Latrobe performing arts centre ‘death warrant’

THE fiercely debated Latrobe Performing Arts and Convention Centre sparked a performance among Latrobe City councillors on Monday night, with two rescission notices delaying the business case resolution.

The LPACC Business Case proposal was presented to council, flaring division among councillors about the contentious Kernot Hall, Morwell site, as well as the impact to GippsTAFE Waratah Training Restaurant.

Council resolved to adopt the business case on Monday, however two rescission notices have temporarily stalled officers taking action and pursuing funding for LPACC.

The first rescission notice, from Latrobe City councillor Dale Harriman, stemmed from the business case which revealed the Morwell site could not sustain the restaurant and LPACC due to insufficient passing trade.

“If my rescission motion doesn’t get up, then there is a fair chance that this council is signing the death warrant for the Warratah restaurant,” Cr Harriman said.

“We have already seen a diminish in the number of courses at GippsTAFE and I don’t want to see this council putting the Warratah restaurant and hospitality courses out of business as well.”

His rescission notice, which would have been addressed in October, after Latrobe City Council election, aimed to provide an opportunity for further discussion between GippsTAFE and council.

“I don’t want to see the Education Minister (Peter Hall) turn around and say that because of the convention centre impact, the Warratah restaurant is no longer viable and therefore cut funding,” Cr Harriman said.

“To get certainty and ensure TAFE can continue to operate its hospitality courses is well worth the wait, another six weeks is not going to kill us.”

However, a rescission notice on the same night from Latrobe City councillors Bruce Lougheed, Graeme Middlemiss and Lisa Price took precedence, causing a special council meeting to be held on Monday, which will force the business case to be addressed on the night.

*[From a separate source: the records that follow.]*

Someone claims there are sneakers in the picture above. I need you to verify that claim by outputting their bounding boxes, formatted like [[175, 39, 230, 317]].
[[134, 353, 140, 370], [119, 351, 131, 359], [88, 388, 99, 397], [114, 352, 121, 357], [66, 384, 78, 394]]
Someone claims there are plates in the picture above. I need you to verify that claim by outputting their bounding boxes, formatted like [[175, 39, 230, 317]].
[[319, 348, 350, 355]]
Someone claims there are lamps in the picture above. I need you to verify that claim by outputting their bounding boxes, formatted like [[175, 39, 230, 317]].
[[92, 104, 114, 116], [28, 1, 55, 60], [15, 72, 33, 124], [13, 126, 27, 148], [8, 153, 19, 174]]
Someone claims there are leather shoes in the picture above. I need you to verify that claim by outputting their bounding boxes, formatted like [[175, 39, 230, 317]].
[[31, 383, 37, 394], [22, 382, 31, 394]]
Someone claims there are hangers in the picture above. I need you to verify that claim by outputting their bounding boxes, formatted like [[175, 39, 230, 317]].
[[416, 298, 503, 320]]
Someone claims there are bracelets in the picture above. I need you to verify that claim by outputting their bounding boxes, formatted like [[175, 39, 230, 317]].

Cr Lougheed said the issue would be “dealt with” on Monday but refused to comment on the reason for the second rescission.

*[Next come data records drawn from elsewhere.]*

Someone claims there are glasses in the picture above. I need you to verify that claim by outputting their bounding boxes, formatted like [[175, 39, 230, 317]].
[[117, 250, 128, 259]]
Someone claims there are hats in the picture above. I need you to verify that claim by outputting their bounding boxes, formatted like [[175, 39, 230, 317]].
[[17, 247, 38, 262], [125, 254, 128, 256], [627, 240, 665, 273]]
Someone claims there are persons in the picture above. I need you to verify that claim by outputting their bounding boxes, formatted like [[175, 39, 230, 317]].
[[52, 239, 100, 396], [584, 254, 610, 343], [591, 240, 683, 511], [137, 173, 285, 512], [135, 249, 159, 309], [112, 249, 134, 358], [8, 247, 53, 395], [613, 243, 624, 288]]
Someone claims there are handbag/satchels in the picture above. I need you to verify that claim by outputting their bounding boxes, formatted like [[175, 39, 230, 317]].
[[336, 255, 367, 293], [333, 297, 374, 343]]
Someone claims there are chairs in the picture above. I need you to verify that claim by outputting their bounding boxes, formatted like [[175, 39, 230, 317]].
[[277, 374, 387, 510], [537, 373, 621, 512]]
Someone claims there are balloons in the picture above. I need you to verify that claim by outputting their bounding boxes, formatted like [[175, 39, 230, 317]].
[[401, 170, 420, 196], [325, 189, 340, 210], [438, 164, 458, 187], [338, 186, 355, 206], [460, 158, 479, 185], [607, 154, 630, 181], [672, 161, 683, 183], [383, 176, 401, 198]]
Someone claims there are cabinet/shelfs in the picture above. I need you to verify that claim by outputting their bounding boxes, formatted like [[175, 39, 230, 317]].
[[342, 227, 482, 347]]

At the meeting, the concerns aired about the restaurant were deemed a “diversion” and “poor excuse” by Cr Price, who urged council to “get behind the decisions”.

“Who evens knows if Warratah (restaurant) will be operating when this centre comes to fruition,” she said.

But in support of Cr Harriman’s move to delay the LPACC resolution was Cr Sandy Kam who said the business case revealed “more questions than answers”.

“A business case is supposed to entice someone to invest in a proposal. When I read that, it raised doubts and does not inspire me,” she said.

Location of the LPACC has sparked controversy since 2009, which, following the meeting, Latrobe City councillor Kellie O’Callaghan said proved council was still far from a conclusion.

“Clearly our community want this matter resolved and it is important for council to consider all aspects of this decision including a better location, best possible and most welcomed location, and a well considered business plan,” Cr O’Callaghan said.